Quote all of the data exactly as given. Skip every picture it contains.

## Source material

========================================

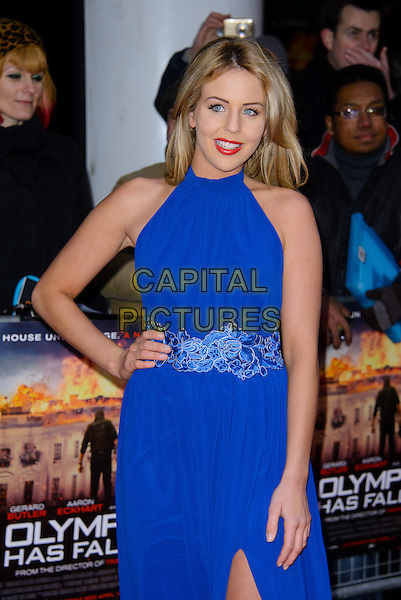 Lydia Rose Bright.The UK premiere of 'Olympus Has Fallen', BFI Imax, London, England..3rd April 2013.half length  blue sleeveless dress hand on hip lace detail waist .CAP/CJ.©Chris Joseph/Capital Pictures.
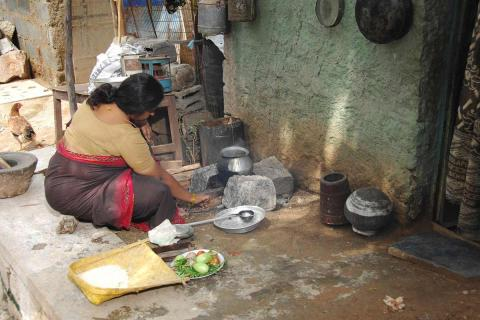 A domestic help or maid washing utensils
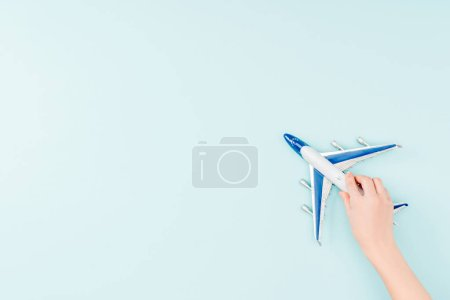 cropped view of woman holding toy plane on blue background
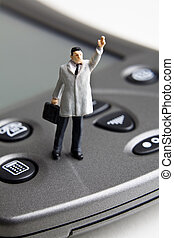 Technology for small business - Businessman figurine...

========================================

## Solution to this problem
 Lydia Rose Bright.The UK premiere of 'Olympus Has Fallen', BFI Imax, London, England..3rd April 2013.half length  blue sleeveless dress hand on hip lace detail waist .CAP/CJ.©Chris Joseph/Capital Pictures.
 A domestic help or maid washing utensils
 cropped view of woman holding toy plane on blue background
 Technology for small business - Businessman figurine...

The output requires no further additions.